In a stock acquisition, a buyer acquires a target company’s stock directly from the selling shareholders. With a stock sale, the buyer is assuming ownership of both assets and liabilities – including potential liabilities from past actions of the target. The buyer is merely stepping into the shoes of the previous owner and the business continues on. Compare this to the other method of acquisition, an asset deal.
After the closing of the stock acquisition, the target will continue as it existed prior to the acquisition with respect to its ownership of assets and liabilities, albeit as a subsidiary of the acquirer.
What factors are taken into consideration?
A stock acquisition includes everything on the balance sheet, both assets and liabilities. A stock sale involves buying the entire entity, so past financial and legal liabilities are included, creating significant exposure for the buyer. Thus, financial debt and legal risk could play a factor in reducing the purchase price of the sale.
In a stock acquisition, a buyer acquires a target company’s stock directly from the selling shareholders. Under this structure, the buyer is assuming ownership of all of the target’s assets and liabilities, including potential liabilities from past actions of the target.
A stock acquisition differs from an asset acquisition in many ways, the most notable of which is that there are usually better tax-reduction options via an asset acquisition. However, a stock acquisition is usually more practical and easier transact.
If the target business depends heavily on certain licenses, or on key customer or distribution agreements, the buyer may prefer a stock acquisition to ensure that all of the licenses and agreements transfer with the sale.
A stock acquisition is not subject to the Bulk Sales Act. In a stock sale, the buyer assumes the current depreciation schedule of assets and the existing tax status of the corporation. Loans to the owner and personal liabilities are normally removed. One reason for a stock sale is when there is a right, license, or exclusive distributorship that cannot be otherwise transferred.
Further, there is no purchase price allocation issue to deal with from a tax perspective. The tax attributes of the assets and liabilities in a stock acquisition get a carryover basis for tax purposes. Carryover basis means that the buyer steps into the shoes of the target and continues to account for the assets and liabilities as if the target had no change in ownership. Therefore, if goodwill or any other intangible asset is recorded for Generally Accepted Accounting Principles (GAAP) purposes in a stock deal, then the intangible asset has no basis for tax purposes. The target may have other tax attributes, such as net operating losses or credit carryovers, which may be restricted in the acquirer’s hands.
With a stock acquisition, the owner is treated as making a disposition of a capital asset and any proceeds will receive capital gains treatment, generally taxed at 0 – 23.8%, but dependent on the owner’s income.
How are stock acquisition strategies used?

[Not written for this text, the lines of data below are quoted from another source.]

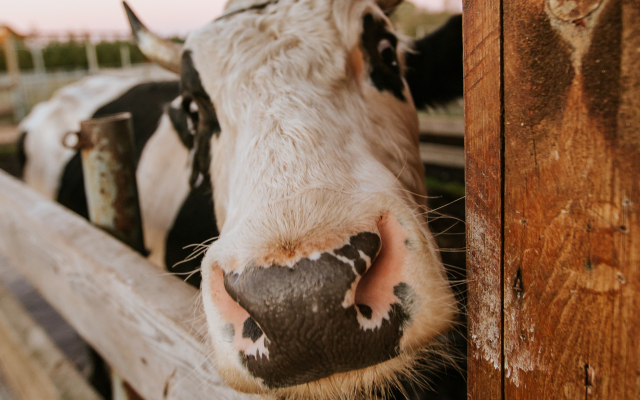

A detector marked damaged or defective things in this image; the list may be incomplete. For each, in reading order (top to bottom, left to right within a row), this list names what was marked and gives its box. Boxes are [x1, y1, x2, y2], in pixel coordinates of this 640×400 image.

rusty metal pipe [75, 111, 146, 255]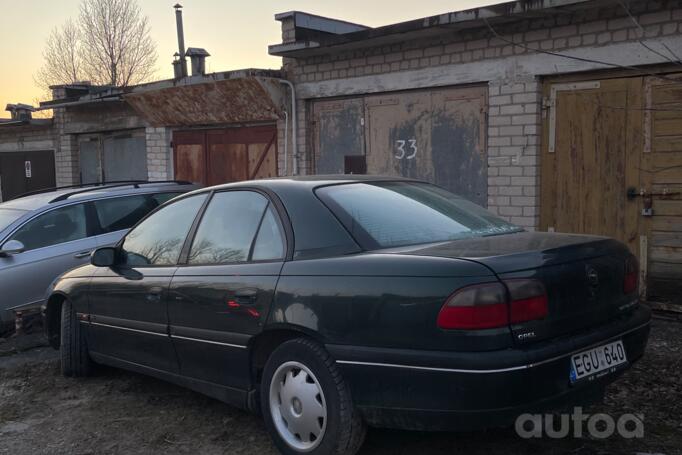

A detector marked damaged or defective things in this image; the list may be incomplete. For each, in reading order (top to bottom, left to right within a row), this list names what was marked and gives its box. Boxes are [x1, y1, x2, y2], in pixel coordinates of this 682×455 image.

rusty roof panel [122, 76, 282, 126]
rusty metal door [173, 125, 276, 186]
rusty metal door [312, 98, 364, 175]
rusty metal door [310, 87, 486, 205]
rusty metal door [540, 79, 640, 255]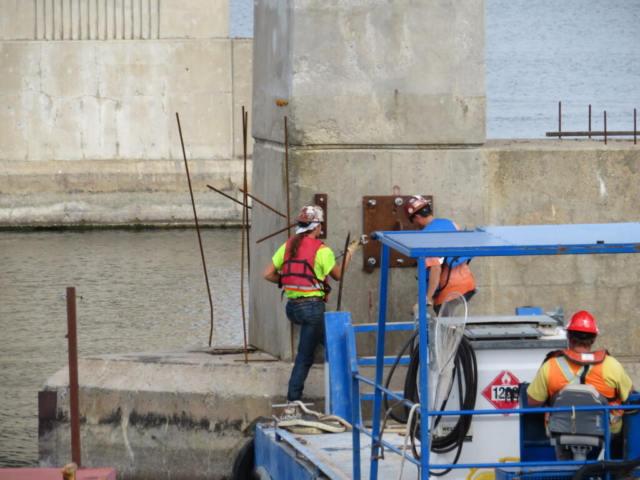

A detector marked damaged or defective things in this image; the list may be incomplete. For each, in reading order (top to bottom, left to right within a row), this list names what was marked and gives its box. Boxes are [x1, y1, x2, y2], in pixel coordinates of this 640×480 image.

rusty metal post [66, 286, 82, 466]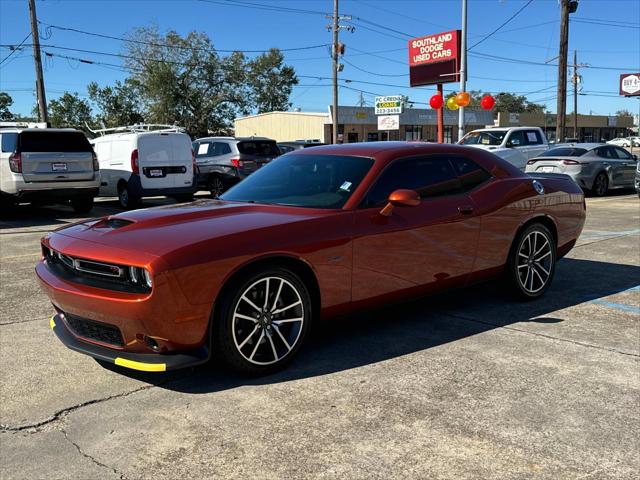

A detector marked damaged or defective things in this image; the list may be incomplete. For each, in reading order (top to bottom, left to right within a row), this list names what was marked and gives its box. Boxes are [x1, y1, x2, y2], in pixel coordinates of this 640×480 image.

crack in pavement [440, 310, 640, 358]
crack in pavement [0, 384, 156, 434]
crack in pavement [62, 428, 128, 480]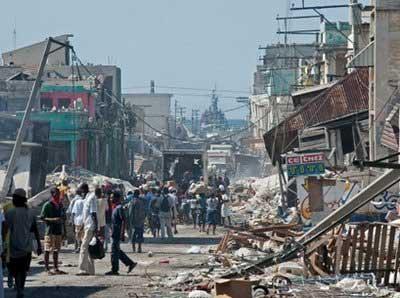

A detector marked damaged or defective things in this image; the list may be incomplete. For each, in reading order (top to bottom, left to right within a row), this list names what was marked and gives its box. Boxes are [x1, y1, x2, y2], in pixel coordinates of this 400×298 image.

damaged roof [264, 68, 370, 164]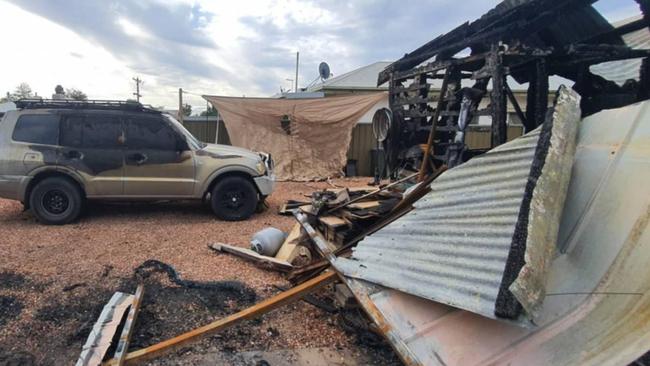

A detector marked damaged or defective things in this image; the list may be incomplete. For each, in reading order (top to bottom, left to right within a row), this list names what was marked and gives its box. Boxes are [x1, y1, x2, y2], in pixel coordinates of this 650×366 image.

rusted metal roof panel [334, 88, 576, 320]
rusted metal roof panel [342, 99, 648, 366]
burnt house remains [378, 0, 648, 177]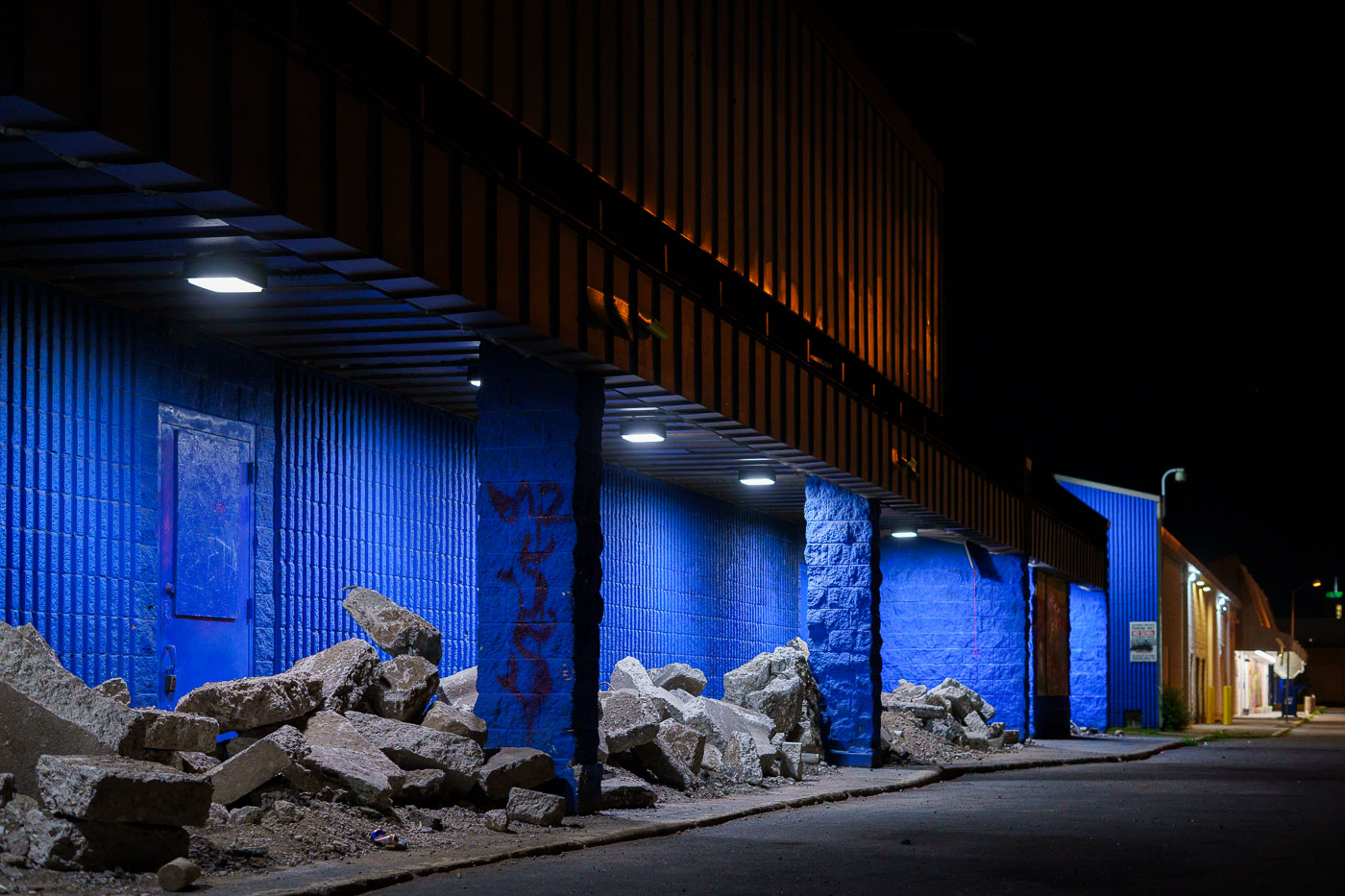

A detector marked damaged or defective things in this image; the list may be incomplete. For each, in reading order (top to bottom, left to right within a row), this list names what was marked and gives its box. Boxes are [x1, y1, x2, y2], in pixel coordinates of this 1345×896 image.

In considering a stock acquisition, a buyer may see the potential for growth in value of the company’s stock as it stands and/or may feel that the current and future liabilities of the business are minimal or can be adequately managed. Since the buyer in a stock sale takes all of the business assets as a whole without the necessity of transferring ownership of each one, the buyer may prefer a stock sale if the transfer of individual assets may prove to be impractical or costly. These strategic decisions are part of the duties of corporate finance roles.

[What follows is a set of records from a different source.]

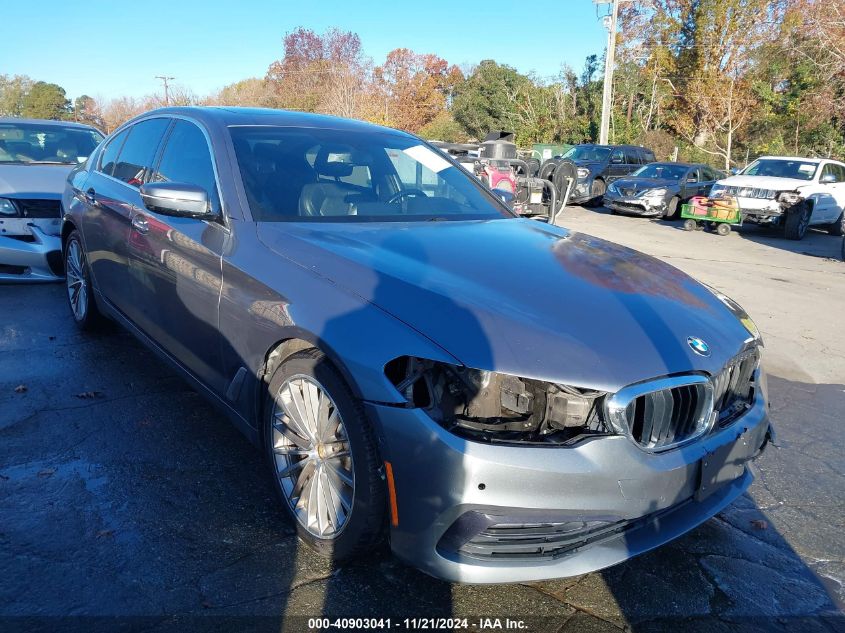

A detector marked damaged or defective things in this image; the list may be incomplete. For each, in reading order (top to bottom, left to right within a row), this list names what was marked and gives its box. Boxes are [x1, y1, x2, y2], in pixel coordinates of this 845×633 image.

damaged front bumper [0, 220, 64, 284]
broken headlight [386, 356, 608, 444]
damaged front grille surround [386, 346, 760, 454]
damaged front bumper [366, 380, 768, 584]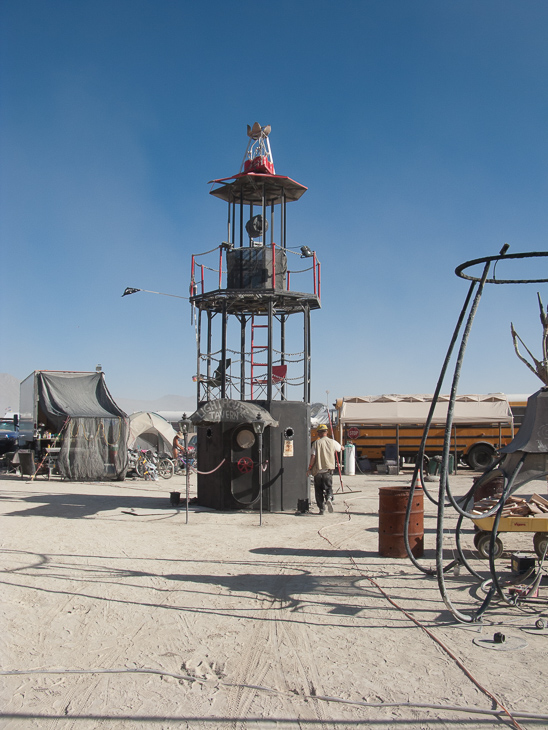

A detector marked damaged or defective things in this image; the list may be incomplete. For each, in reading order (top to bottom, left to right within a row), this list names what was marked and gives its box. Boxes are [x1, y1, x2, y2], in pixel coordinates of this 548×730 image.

rusty orange barrel [378, 484, 426, 556]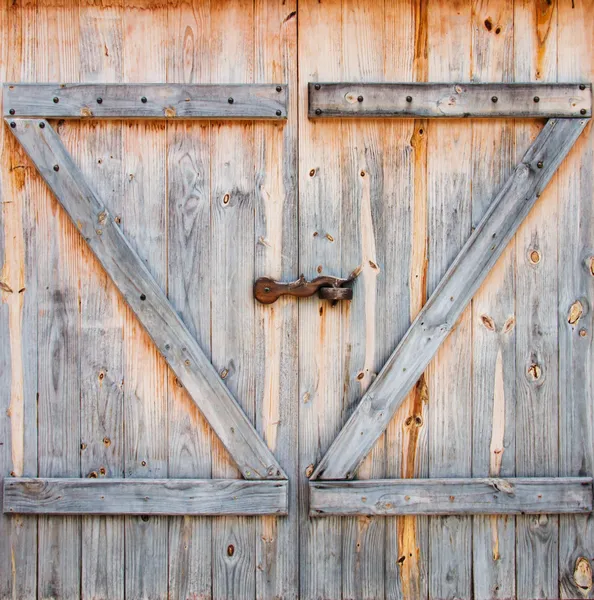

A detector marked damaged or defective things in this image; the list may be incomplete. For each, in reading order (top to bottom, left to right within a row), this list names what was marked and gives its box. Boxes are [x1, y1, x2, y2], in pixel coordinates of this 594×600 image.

For example, if the business depends heavily on certain licenses, or on key customer or distribution agreements, the buyer may prefer a stock acquisition to ensure that all of the licenses and agreements transfer with the sale. Also, in cases involving high asset transfer fees, such as sales that involve the transfer of title to a fleet of vehicles, the buyer will generally avoid those costs by pursuing a stock sale. Finally, in some instances, if both the buyer and seller are C corporations, the transaction may qualify for tax treatment as a tax-free reorganization.